(Passage)
:::

My above post might take you a little far afield, so this might answer your specific question more directly:

When we subtract the second term from the first, at that point we have counted exactly once all the deals for which exactly 1 player has it (good), and we have also counted exactly once all the deals that exactly 2 players have it (good), but it will count the deals where exactly 3 players have it 3 - 3 = 0 times. That is because the first term counted these 3 times, and the second term counted these C(3,2) = 3 times, and when we subtracted we ended up with 0. It also counts the deals where exactly 4 players have it 4 - C(4,2) = 4 - 6 = -2 times (that's negative 2 times). Remember that the goal is to ultimately count each of these exactly 1 time, and we have so far accomplished this for 1 player and 2 players, but not 3, 4 or more players.

Now we ADD the 3rd term which will count the deals with 3 players having it once, so 0 + 1 = 1 (good), but this will count deals where 4 players have it 4 times, 5 players C(5,3) = 10 times, etc. So now we are good up to 3 players, but 4 players has become -2 + 4 = 2. Since we want this to be 1, you can see that subtracting the 4th term will achieve this. So we are finding that this pattern of alternating +/- 1 times each term seems to be the magic formula for "fixing" each count to be exactly 1, and you can convince yourself that this will continue to work for all the terms. By the time we add all 9 terms, we will have counted each deal with 1 or more players having it exactly once.

Bruce,

Thanks for that link. Interesting stuff....

gm

Bruce,

Thanks for the link. I will try to work throught this and see if it makes sense to me. I appreciate the help.

Cobra

I wanted to make sure you saw this post (http://forumserver.twoplustwo.com/showthreaded.php?Cat=&amp;Number=1439096&amp;page=0&amp;view=e xpanded&amp;sb=5&amp;o=14&amp;fpart=1) that I just put up, which might answer your question more directly.

I did see that, thanks.

Cobra

After reading through your other post I think I understand it but I want to make sure.

Exactly one = 1*term 1 - 2*term 2 + 3*term 3 - 4*term 4

Exactly two = 1*term 2 - 3*term 3 + 6*term 4

Three or more = 1*term 3 - 4*term 4

Am I correct that in finding exactly two you start with the second term and then apply the coefficients. Once again thanks for your time.

Cobra

[ QUOTE ]
After reading through your other post I think I understand it but I want to make sure.

Exactly one = 1*term 1 - 2*term 2 + 3*term 3 - 4*term 4

[/ QUOTE ]

Correct.


[ QUOTE ]
Exactly two = 1*term 2 - 3*term 3 + 6*term 4

[/ QUOTE ]

Correct.


[ QUOTE ]
Three or more = 1*term 3 - 4*term 4

[/ QUOTE ]

No, this should be 1*term 3 - 3*term 4 + 6*term 5 - ...

Term 3 counts 4 players 4 times, so we have to subtract 3 times term 4 to make this 4-3 = 1. If you subtract 4*term 4 you are making this 0, which would be correct if you were doing exactly 3. Notice that the coefficients for 3 or more should be the same as for exactly 2. In general, exactly N will have the same coefficients as N+1 or more (applied to shifted terms of course).

:::

(Activity)
Continue the forum discussion on inclusion-exclusion coefficients for counting deals from the point where it stops.

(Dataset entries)
:::

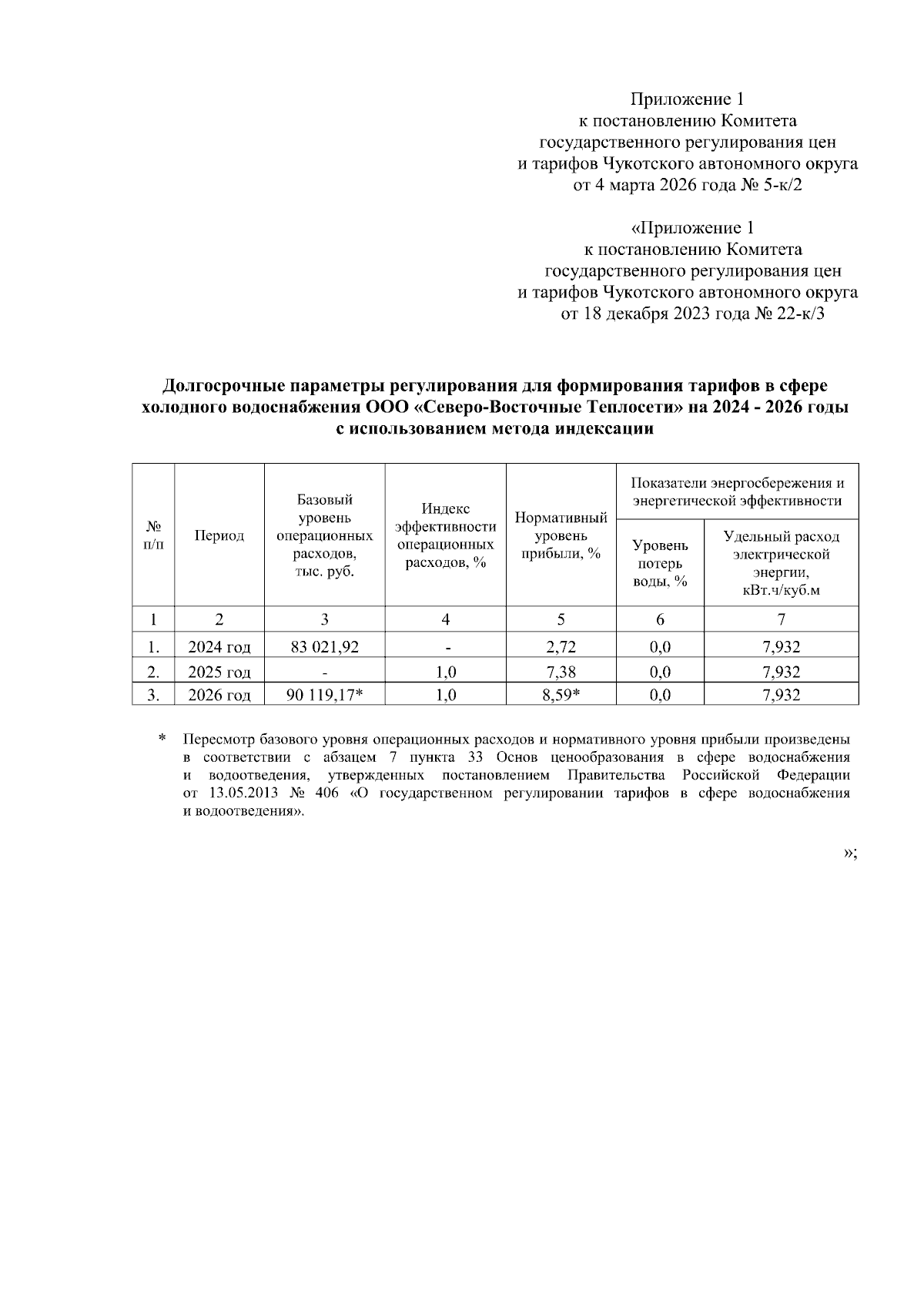 Приложение 1
к постановлению Комитета
государственного регулирования цен
и тарифов Чукотского автономного округа
от 4 марта 2026 года № 5-к/2

«Приложение 1
к постановлению Комитета
государственного регулирования цен
и тарифов Чукотского автономного округа
от 18 декабря 2023 года № 22-к/3

Долгосрочные параметры регулирования для формирования тарифов в сфере холодного водоснабжения ООО «Северо-Восточные Теплосети» на 2024 - 2026 годы с использованием метода индексации

| № п/п | Период | Базовый уровень операционных расходов, тыс. руб. | Индекс эффективности операционных расходов, % | Нормативный уровень прибыли, % | Показатели энергосбережения и энергетической эффективности: Уровень потерь воды, % | Показатели энергосбережения и энергетической эффективности: Удельный расход электрической энергии, кВт.ч/куб.м |
|---|---|---|---|---|---|---|
| 1 | 2 | 3 | 4 | 5 | 6 | 7 |
| 1. | 2024 год | 83 021,92 | - | 2,72 | 0,0 | 7,932 |
| 2. | 2025 год | - | 1,0 | 7,38 | 0,0 | 7,932 |
| 3. | 2026 год | 90 119,17* | 1,0 | 8,59* | 0,0 | 7,932 |

* Пересмотр базового уровня операционных расходов и нормативного уровня прибыли произведены в соответствии с абзацем 7 пункта 33 Основ ценообразования в сфере водоснабжения и водоотведения, утвержденных постановлением Правительства Российской Федерации от 13.05.2013 № 406 «О государственном регулировании тарифов в сфере водоснабжения и водоотведения».

»;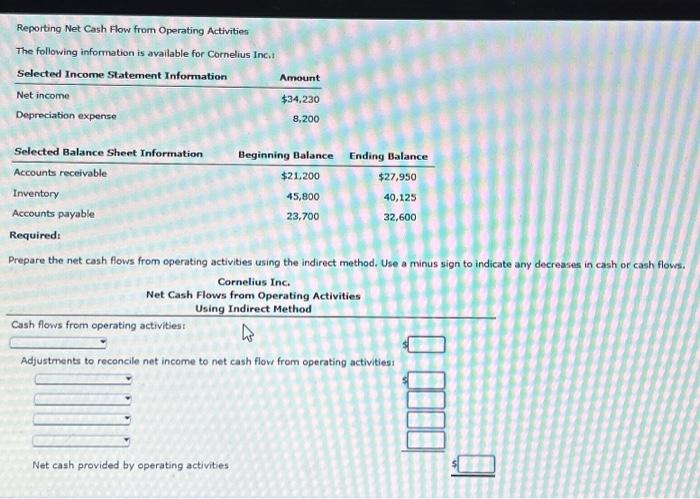 Reporting Net Cash Flow from Operating Activities

The following information is available for Cornelius Inc.:

| Selected Income Statement Information | Amount |
|---|---|
| Net income | $34,230 |
| Depreciation expense | 8,200 |

| Selected Balance Sheet Information | Beginning Balance | Ending Balance |
|---|---|---|
| Accounts receivable | $21,200 | $27,950 |
| Inventory | 45,800 | 40,125 |
| Accounts payable | 23,700 | 32,600 |

Required:

Prepare the net cash flows from operating activities using the indirect method. Use a minus sign to indicate any decreases in cash or cash flows.

Cornelius Inc.
Net Cash Flows from Operating Activities
Using Indirect Method

Cash flows from operating activities:

$

Adjustments to reconcile net income to net cash flow from operating activities:

$

Net cash provided by operating activities

$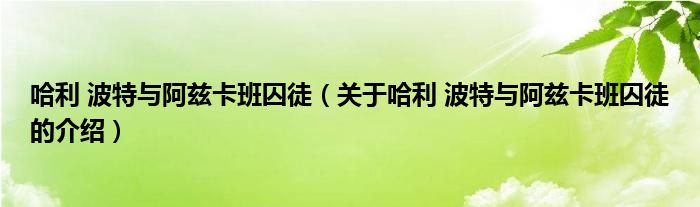 哈利 波特与阿兹卡班囚徒（关于哈利 波特与阿兹卡班囚徒的介绍）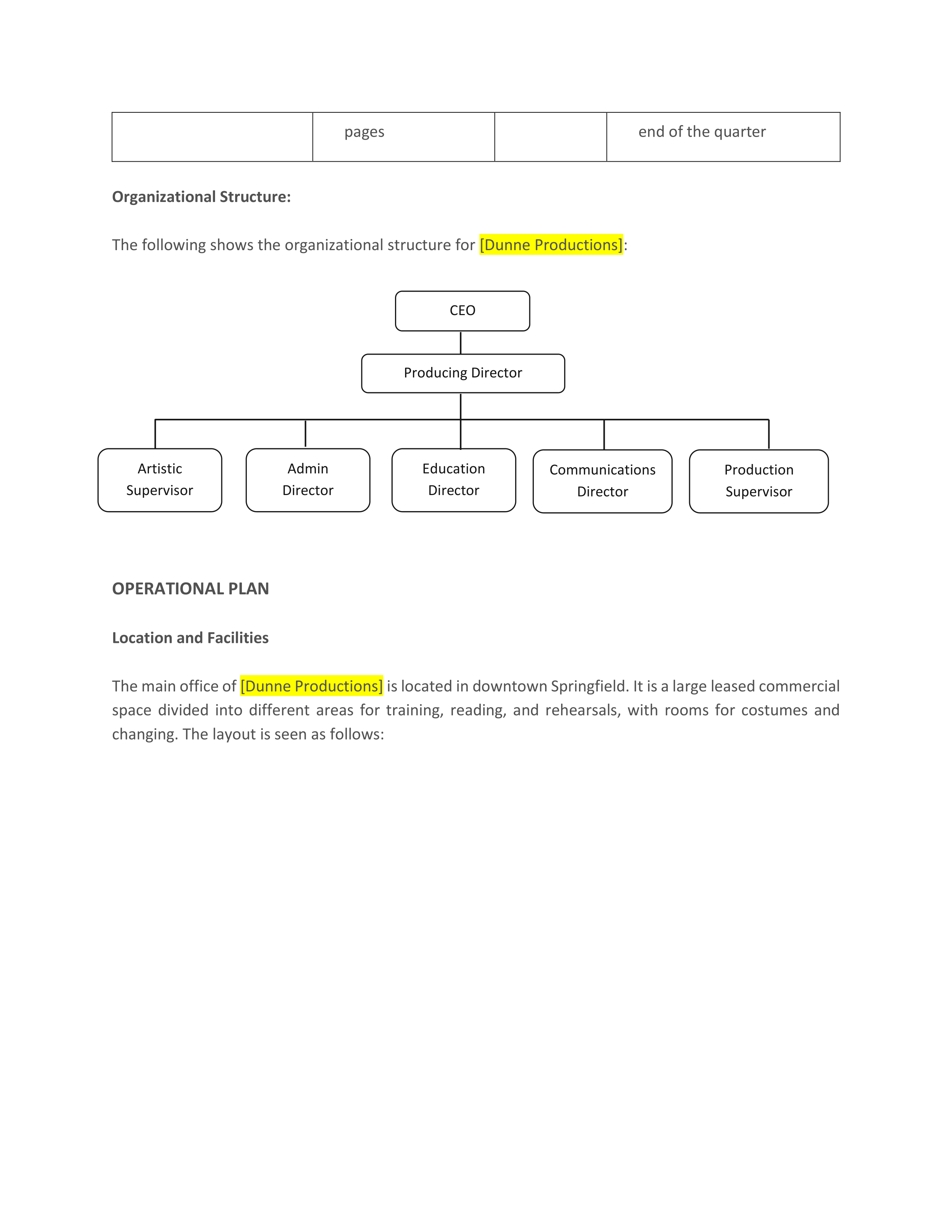 | | pages | | end of the quarter |
|---|---|---|---|

**Organizational Structure:**

The following shows the organizational structure for [Dunne Productions]:

CEO

Producing Director

Artistic Supervisor

Admin Director

Education Director

Communications Director

Production Supervisor

**OPERATIONAL PLAN**

**Location and Facilities**

The main office of [Dunne Productions] is located in downtown Springfield. It is a large leased commercial space divided into different areas for training, reading, and rehearsals, with rooms for costumes and changing. The layout is seen as follows:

:::

(Response to the exercise)
[ QUOTE ]
Am I correct that in finding exactly two you start with the second term and then apply the coefficients.

[/ QUOTE ]

Yes.

Normally we just want 1 or more, and we never solve explicitly for exactly anything, we just combine the terms +/-1. That is basic inclusion-exclusion. Using coefficients other than +/-1 is a modified form used for exactly N, or N or more for N &gt; 1.

Of course to be exact you would have to evaluate all the terms until you run out. I only stopped at 4 here for convenience, and because the terms get so small. Normally we only need 2 or 3 terms to be as accurate as we need.

Thanks again Bruce. I thought about it again last night and realized I subtracted out too many of the fourth term. I believe I understand now. Thanks for the help.

Cobra

If:
n = number of your opponents
p = number of pairs (as value type) higher than the one you hold, then the probability for at least one opponent to hold a higher pair is:
P = 6*n*p / 1225 – n*(n – 1)*p*(6*p – 1) / 460600 + n*(n – 1)*(n – 2)*p*(6*p – 1)*(6*p – 2) / 1430163000. This is a +/- 8% approximation (not all terms shown). This result is from "Texas Hold'em Odds", by Catalin Barboianu (www.probability.go.ro/page8.html). So your result should be 1 minus this one. Seems to be pretty much different.

Without Reading all the other posts, this could have been covered, I worked out a simple formula that you can use. There is a slight fudge factor to allow you to do the math in your head:

7n - xn/2

Where N is the number of players and X is the value of your pair (A=14, K=13, etc... )

This gives you a % chance of there being an overpair in the number of players specified.

EX. You have JJ (11) with 6 players remaining; 6x7 - (11x6)/2

42- 33 = 9%

Of course this ignore the probability of others having PP's too. It just gives you the % chance of at least one player having a greater PP.

I have posted that formula on other forums, usually got positive feedback for it, but since this is THE place for this type of question, just curious on what you guys thought of it.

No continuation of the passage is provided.